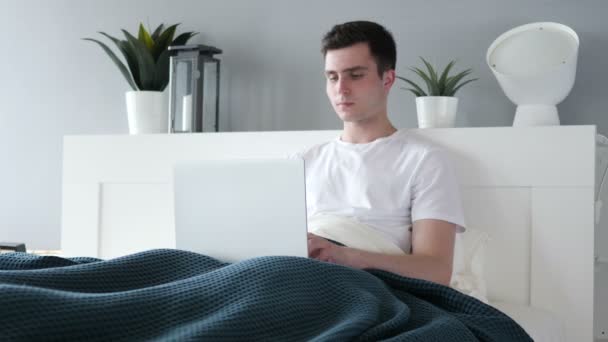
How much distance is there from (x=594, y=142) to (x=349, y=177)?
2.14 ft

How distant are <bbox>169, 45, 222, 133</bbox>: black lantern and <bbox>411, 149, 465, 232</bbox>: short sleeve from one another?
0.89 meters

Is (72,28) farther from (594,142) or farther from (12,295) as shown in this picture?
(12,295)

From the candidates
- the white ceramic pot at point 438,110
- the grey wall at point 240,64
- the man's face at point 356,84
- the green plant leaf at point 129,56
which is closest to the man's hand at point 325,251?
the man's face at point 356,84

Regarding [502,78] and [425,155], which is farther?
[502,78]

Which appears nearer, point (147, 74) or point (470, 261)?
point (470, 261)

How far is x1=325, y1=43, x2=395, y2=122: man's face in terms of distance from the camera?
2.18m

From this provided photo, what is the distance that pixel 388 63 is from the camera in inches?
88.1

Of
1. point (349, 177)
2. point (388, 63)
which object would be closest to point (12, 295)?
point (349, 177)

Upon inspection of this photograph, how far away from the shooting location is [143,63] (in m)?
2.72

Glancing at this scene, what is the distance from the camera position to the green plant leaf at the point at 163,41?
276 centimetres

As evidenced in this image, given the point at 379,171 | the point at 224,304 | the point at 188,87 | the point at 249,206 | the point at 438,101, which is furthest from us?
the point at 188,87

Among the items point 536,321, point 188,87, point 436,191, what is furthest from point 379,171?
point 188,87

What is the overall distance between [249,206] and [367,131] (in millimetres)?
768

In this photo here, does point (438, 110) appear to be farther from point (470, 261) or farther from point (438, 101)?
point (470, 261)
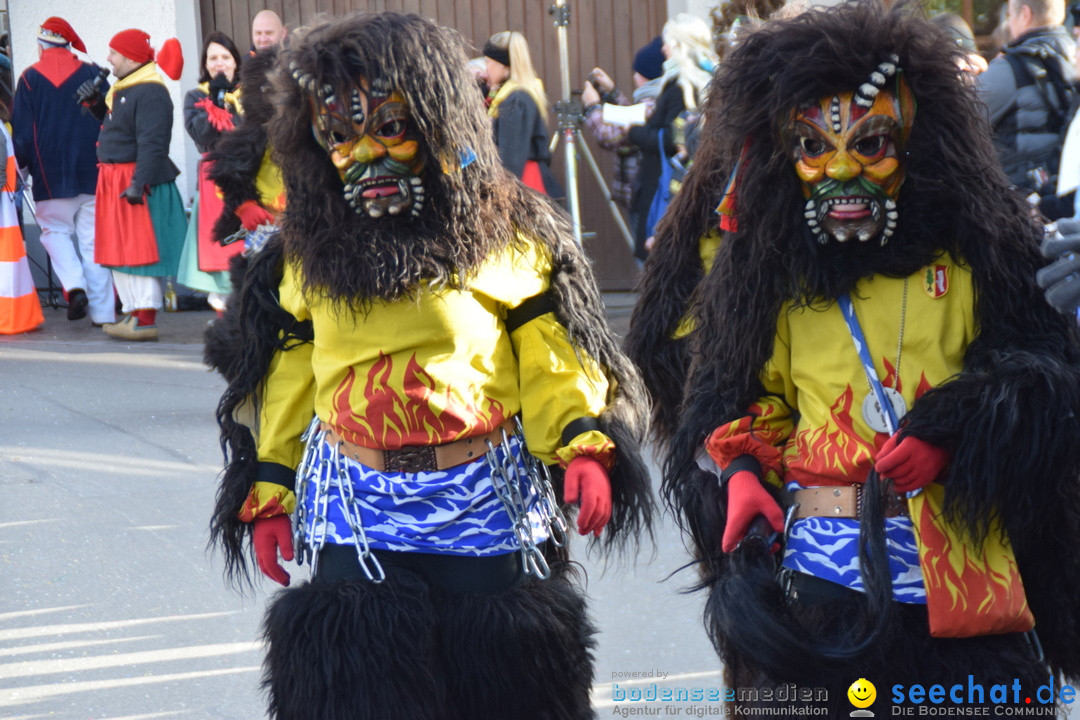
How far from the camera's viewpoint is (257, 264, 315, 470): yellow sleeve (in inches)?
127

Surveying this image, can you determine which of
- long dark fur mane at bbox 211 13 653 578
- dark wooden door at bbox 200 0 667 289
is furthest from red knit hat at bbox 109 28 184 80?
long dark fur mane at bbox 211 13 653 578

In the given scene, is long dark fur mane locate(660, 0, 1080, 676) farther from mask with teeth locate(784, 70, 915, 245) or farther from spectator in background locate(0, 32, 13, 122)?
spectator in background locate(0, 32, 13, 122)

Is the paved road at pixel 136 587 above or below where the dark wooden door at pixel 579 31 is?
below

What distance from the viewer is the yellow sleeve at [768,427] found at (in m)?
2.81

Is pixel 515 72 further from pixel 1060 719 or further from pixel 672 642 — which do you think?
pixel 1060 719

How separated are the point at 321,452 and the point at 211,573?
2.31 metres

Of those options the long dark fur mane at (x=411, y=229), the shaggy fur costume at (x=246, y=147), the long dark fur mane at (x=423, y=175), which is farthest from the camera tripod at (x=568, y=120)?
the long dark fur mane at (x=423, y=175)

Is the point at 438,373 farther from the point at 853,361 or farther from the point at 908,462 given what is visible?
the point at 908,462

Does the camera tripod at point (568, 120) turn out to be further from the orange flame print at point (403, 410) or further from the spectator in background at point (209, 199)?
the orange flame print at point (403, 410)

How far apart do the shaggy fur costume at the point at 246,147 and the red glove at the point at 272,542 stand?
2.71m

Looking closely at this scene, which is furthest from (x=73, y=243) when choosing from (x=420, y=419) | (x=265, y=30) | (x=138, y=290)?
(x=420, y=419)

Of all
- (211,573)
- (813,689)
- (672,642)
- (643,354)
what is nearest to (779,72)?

---

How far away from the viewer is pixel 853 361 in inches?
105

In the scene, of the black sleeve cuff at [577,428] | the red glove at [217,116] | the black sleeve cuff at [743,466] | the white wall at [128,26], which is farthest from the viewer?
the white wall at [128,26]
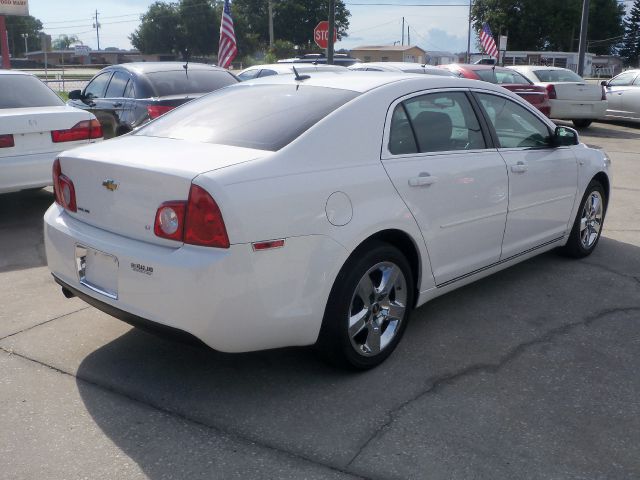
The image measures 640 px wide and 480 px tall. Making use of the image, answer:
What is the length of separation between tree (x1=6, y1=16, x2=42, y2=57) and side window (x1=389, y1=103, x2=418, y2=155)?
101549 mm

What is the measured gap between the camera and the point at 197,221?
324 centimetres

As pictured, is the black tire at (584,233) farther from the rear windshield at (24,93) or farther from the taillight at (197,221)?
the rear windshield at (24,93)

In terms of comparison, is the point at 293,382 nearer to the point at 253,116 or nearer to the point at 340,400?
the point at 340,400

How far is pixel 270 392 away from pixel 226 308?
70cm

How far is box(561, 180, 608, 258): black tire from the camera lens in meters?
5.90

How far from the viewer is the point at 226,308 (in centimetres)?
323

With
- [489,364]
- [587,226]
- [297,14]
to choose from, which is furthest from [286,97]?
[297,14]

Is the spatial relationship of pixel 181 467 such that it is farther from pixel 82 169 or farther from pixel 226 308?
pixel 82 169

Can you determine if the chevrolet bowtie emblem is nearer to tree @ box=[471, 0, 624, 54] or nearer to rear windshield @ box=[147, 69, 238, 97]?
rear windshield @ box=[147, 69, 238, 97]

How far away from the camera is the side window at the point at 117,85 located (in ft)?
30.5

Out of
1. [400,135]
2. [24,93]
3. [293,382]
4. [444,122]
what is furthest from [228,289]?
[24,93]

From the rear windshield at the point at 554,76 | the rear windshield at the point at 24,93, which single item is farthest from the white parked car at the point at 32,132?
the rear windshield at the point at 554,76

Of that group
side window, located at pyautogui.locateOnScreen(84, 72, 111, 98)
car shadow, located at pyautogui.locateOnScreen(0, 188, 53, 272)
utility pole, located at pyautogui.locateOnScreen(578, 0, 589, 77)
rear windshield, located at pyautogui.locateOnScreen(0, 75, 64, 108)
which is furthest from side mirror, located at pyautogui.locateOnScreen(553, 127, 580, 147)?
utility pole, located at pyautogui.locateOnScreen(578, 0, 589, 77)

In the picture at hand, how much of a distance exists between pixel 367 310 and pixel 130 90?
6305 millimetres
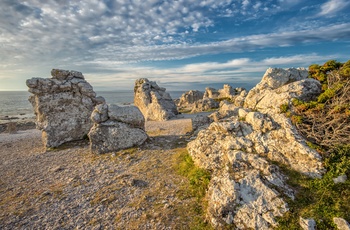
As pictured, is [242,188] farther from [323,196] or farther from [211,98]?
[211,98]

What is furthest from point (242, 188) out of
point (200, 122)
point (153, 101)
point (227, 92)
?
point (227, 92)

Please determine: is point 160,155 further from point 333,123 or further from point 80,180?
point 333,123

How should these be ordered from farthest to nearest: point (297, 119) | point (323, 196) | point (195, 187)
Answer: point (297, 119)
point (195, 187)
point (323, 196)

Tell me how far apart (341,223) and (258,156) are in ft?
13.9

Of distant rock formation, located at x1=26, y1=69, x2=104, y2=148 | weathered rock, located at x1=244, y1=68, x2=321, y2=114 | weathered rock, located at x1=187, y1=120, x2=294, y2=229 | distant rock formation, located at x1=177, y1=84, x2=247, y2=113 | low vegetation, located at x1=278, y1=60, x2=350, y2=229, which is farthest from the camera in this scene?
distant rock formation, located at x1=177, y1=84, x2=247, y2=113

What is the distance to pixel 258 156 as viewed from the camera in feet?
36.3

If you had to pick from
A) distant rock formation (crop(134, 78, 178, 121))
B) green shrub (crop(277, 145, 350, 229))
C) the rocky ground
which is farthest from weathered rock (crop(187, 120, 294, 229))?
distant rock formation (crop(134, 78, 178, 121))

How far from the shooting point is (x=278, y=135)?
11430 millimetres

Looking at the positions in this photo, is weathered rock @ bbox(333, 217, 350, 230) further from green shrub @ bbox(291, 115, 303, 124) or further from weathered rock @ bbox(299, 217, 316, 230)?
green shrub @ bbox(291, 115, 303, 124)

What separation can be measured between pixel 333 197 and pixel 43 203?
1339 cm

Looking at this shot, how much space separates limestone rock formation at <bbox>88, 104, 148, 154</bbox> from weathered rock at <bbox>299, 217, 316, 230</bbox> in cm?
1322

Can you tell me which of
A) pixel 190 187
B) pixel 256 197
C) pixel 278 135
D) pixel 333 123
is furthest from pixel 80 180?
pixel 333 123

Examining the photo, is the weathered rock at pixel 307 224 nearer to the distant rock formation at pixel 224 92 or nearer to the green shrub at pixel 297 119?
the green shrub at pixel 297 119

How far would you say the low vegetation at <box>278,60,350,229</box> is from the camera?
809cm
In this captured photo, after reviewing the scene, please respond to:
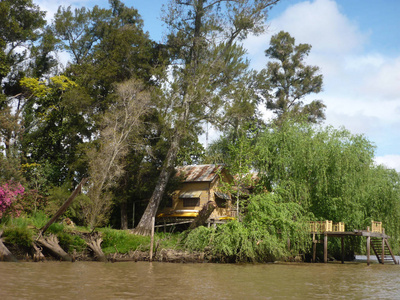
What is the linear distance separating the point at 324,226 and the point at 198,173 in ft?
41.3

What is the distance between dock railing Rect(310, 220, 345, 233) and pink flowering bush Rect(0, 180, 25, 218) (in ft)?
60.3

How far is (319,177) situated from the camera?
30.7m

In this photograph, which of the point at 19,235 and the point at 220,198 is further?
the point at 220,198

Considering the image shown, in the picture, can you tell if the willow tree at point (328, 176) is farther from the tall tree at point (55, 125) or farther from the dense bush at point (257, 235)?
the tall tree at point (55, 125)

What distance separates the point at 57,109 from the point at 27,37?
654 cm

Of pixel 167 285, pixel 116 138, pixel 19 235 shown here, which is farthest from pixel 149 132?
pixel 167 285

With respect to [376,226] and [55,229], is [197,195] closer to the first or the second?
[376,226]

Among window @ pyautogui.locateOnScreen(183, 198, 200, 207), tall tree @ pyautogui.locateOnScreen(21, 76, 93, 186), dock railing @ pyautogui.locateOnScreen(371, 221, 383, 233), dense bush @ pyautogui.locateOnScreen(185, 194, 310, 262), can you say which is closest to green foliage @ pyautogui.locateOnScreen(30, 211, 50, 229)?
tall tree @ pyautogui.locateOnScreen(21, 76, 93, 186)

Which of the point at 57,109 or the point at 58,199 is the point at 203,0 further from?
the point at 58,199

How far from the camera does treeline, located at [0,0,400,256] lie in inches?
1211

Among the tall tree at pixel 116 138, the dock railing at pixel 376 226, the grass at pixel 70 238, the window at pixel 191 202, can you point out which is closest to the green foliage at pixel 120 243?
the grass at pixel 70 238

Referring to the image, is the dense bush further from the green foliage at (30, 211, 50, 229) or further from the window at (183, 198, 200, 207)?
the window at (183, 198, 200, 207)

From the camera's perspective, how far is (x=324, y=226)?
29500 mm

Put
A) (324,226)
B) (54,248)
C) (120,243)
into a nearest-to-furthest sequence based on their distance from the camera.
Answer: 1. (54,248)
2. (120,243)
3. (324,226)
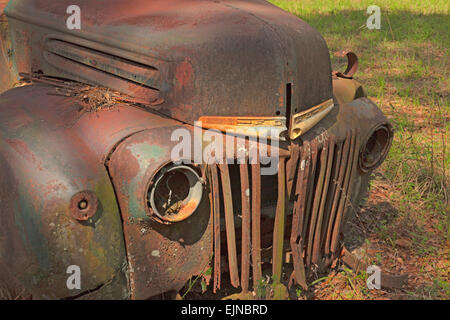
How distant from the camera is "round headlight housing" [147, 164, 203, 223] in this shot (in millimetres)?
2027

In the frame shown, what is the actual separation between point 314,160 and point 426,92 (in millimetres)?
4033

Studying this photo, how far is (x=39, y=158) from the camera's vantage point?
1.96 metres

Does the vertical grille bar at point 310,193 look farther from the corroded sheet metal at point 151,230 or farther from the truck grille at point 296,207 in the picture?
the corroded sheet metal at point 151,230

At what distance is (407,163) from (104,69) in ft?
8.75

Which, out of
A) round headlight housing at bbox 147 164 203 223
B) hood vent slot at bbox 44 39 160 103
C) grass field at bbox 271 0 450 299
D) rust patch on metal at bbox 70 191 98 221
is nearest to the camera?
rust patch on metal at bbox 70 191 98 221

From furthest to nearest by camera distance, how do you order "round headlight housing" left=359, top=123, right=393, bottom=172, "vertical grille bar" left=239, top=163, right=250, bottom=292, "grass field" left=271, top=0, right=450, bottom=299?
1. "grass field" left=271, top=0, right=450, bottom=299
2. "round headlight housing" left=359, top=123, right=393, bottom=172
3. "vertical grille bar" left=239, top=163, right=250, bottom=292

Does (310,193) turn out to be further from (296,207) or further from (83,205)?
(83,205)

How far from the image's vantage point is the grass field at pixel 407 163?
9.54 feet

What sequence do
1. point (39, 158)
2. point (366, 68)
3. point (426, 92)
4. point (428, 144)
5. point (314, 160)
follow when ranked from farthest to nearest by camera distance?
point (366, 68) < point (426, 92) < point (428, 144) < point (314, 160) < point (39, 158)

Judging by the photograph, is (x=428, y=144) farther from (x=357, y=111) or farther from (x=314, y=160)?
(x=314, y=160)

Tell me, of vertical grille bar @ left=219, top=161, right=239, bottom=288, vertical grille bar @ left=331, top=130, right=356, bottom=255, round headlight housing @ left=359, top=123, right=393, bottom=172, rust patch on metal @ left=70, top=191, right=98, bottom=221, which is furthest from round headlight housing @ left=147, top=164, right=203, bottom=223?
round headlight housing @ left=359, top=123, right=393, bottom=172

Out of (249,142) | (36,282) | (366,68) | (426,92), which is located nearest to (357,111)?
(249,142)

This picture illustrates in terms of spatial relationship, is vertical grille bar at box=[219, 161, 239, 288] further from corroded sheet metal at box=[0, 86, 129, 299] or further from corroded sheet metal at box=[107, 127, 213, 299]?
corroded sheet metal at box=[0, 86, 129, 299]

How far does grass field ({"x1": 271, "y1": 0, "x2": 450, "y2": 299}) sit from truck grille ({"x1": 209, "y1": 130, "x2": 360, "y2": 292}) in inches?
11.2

● Job:
Count the lines of the material above that contain the string "hand", and reply with only that number.

● Response:
2